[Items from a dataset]
☆ ☆ ☆ ☆ ☆ ☆ ☆

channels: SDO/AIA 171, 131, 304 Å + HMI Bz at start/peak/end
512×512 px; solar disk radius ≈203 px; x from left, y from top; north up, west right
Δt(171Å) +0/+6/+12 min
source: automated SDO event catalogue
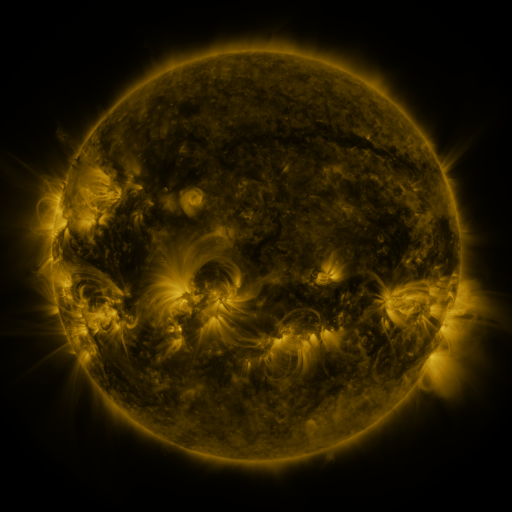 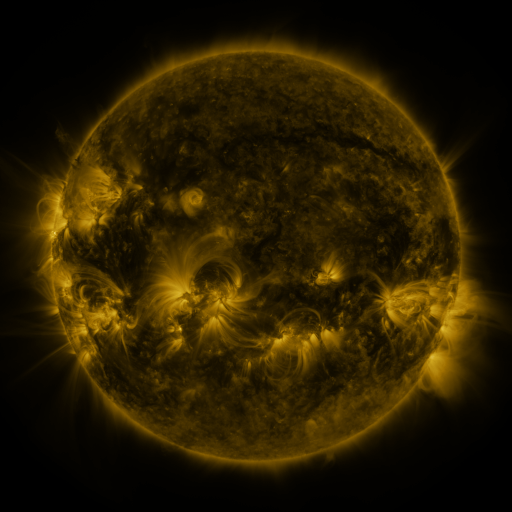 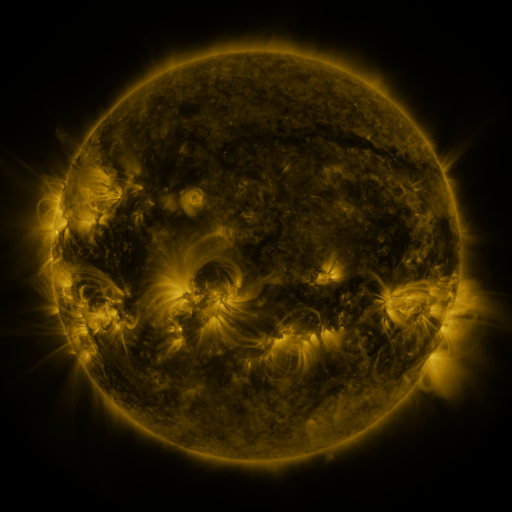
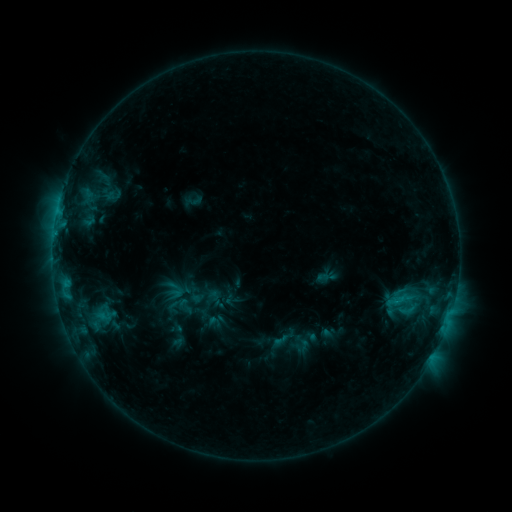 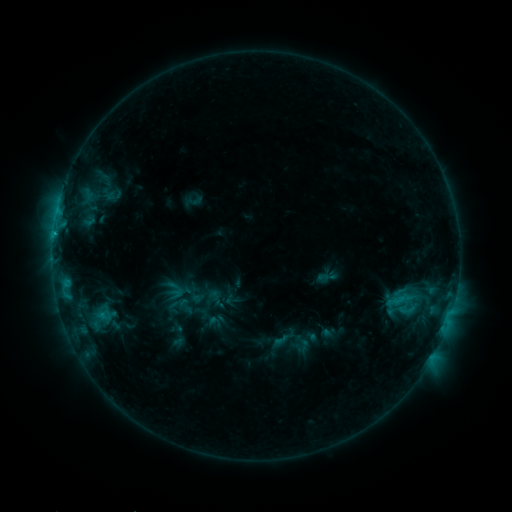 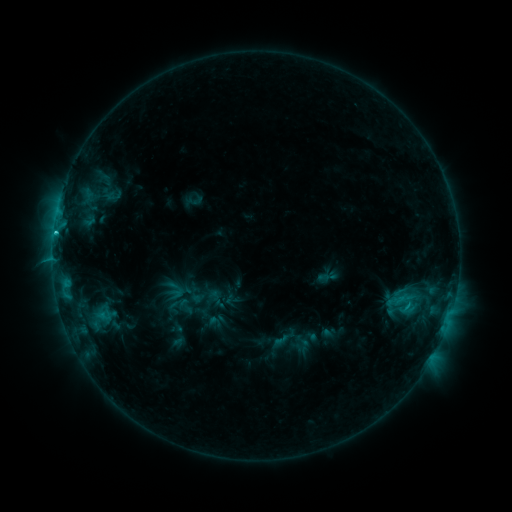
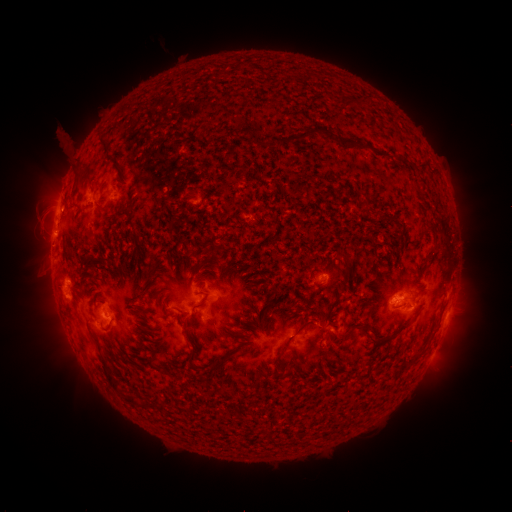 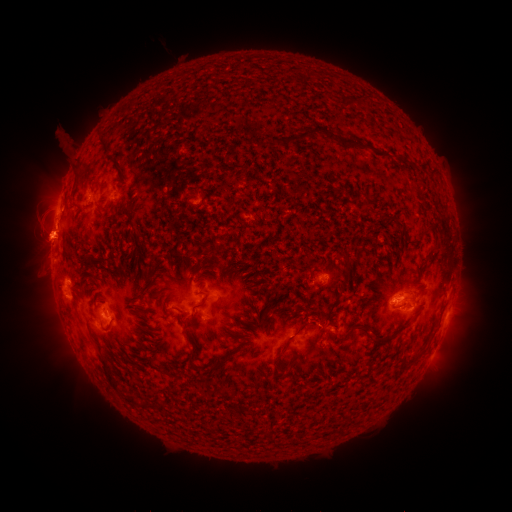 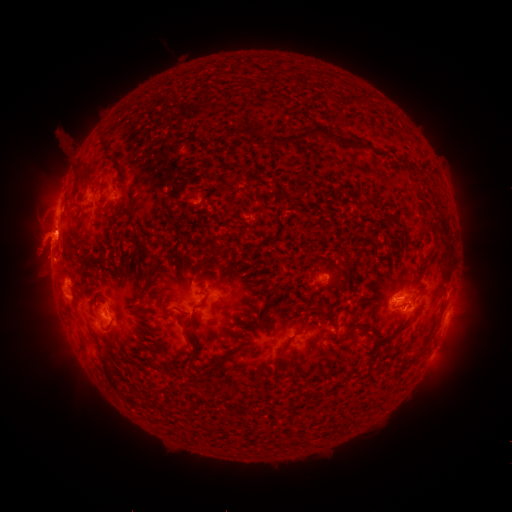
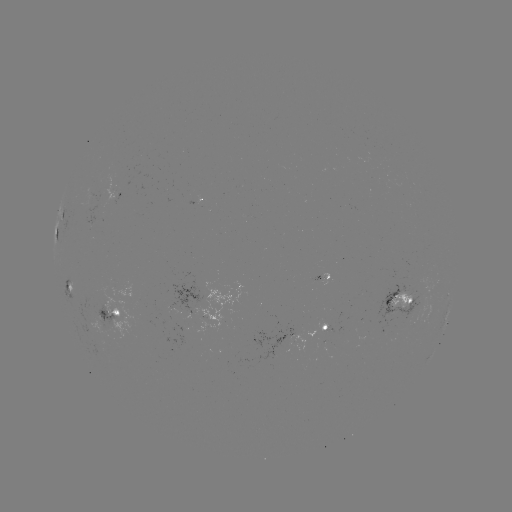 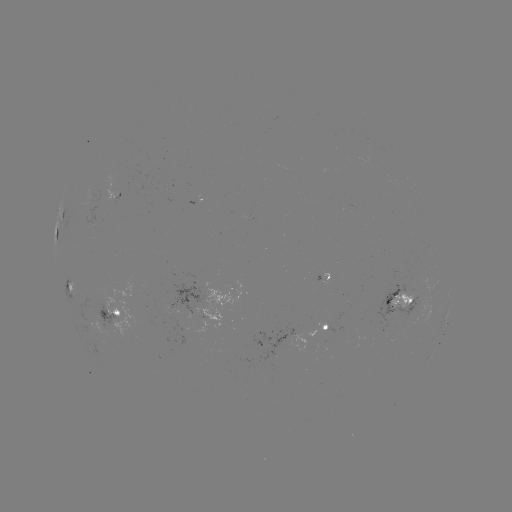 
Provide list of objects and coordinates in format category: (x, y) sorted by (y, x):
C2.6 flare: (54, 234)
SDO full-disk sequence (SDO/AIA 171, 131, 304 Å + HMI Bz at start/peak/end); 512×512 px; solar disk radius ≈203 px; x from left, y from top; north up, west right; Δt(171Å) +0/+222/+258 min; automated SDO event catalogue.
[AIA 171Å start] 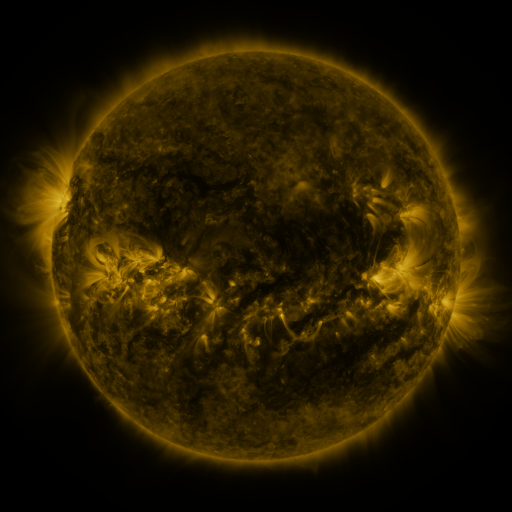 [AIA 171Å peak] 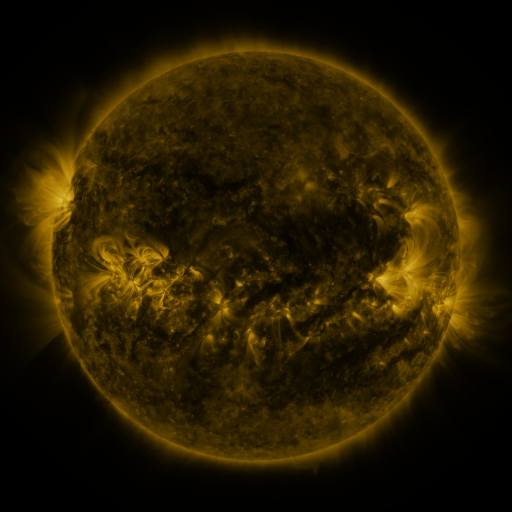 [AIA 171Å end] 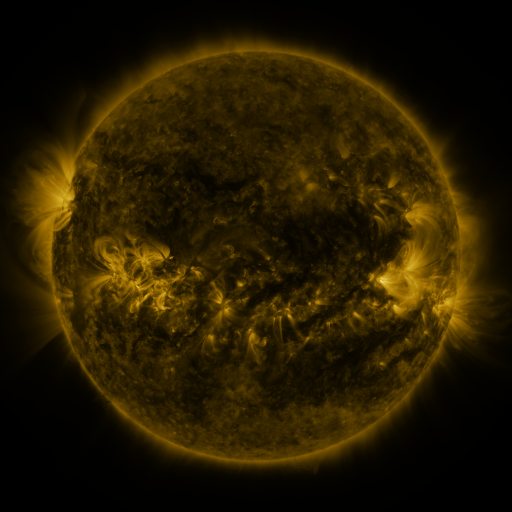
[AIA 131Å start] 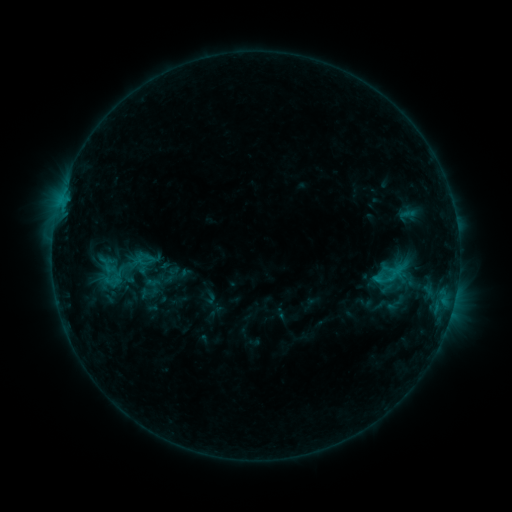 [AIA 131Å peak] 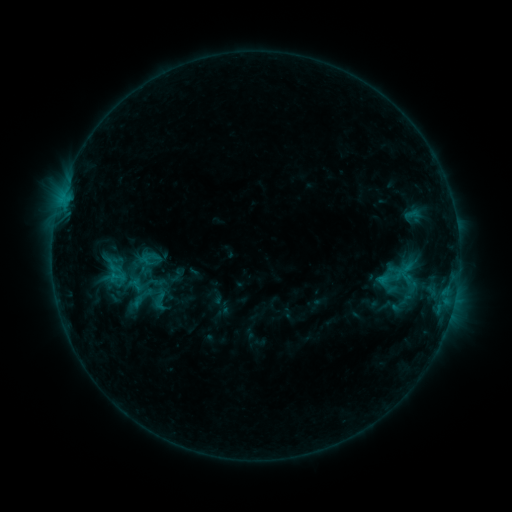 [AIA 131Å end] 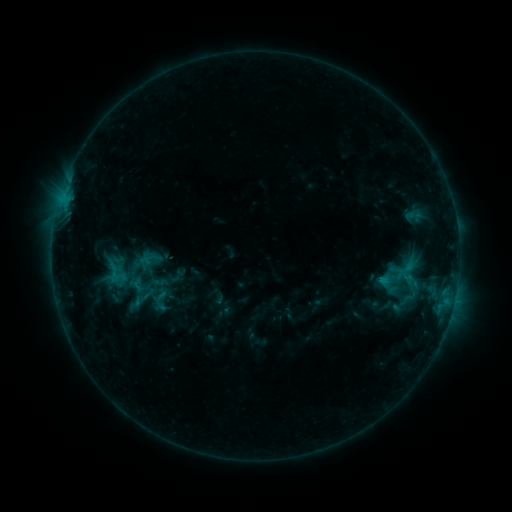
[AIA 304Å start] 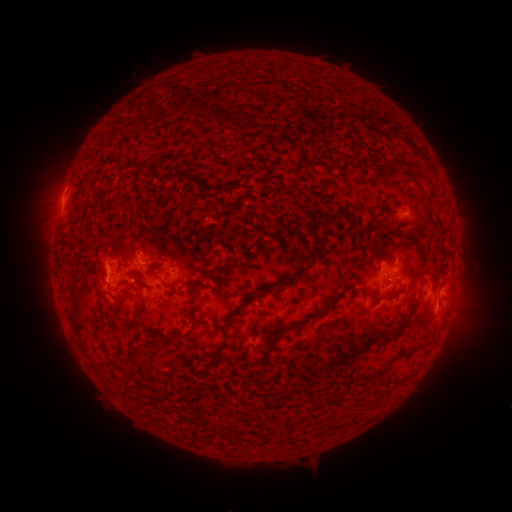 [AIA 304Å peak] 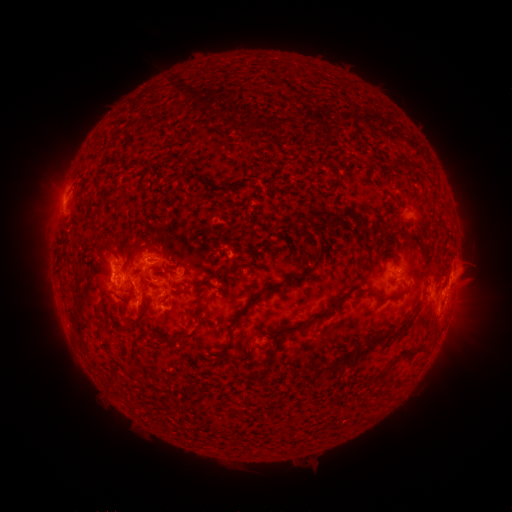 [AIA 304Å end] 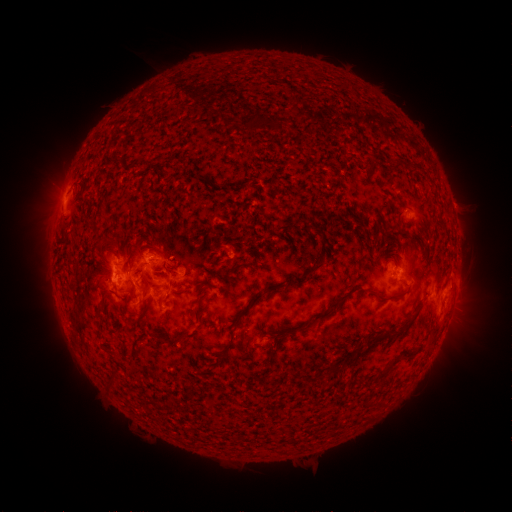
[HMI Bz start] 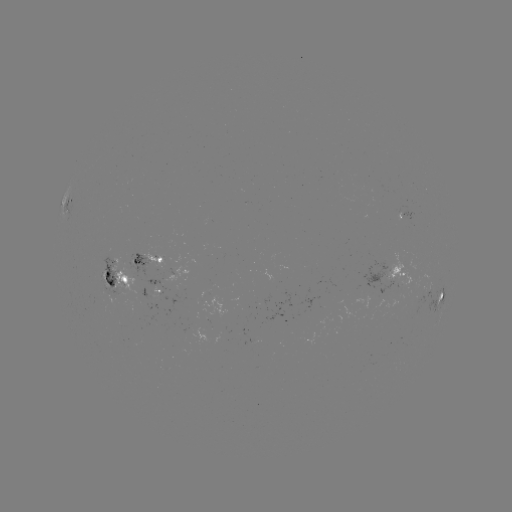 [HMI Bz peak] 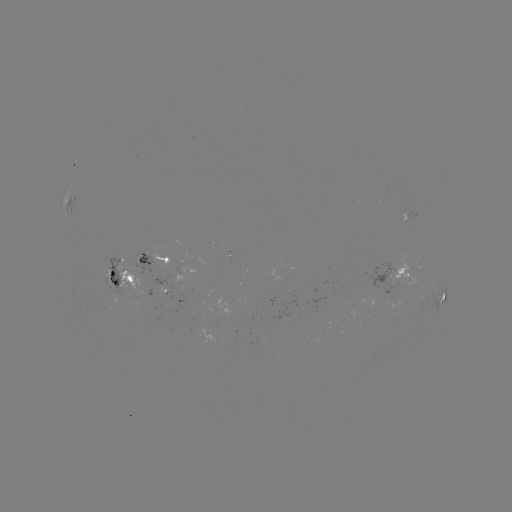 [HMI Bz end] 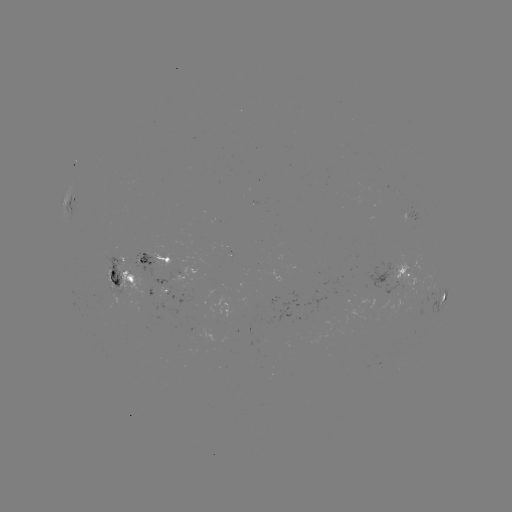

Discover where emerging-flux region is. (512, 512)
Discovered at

☆ ☆ ☆ ☆ ☆ ☆ ☆

_Request_
Locate every line in the items above that contains the word "catalogue" and copy each of those lines in full.

_Answer for the task_
source: automated SDO event catalogue
SDO full-disk sequence (SDO/AIA 171, 131, 304 Å + HMI Bz at start/peak/end); 512×512 px; solar disk radius ≈203 px; x from left, y from top; north up, west right; Δt(171Å) +0/+222/+258 min; automated SDO event catalogue.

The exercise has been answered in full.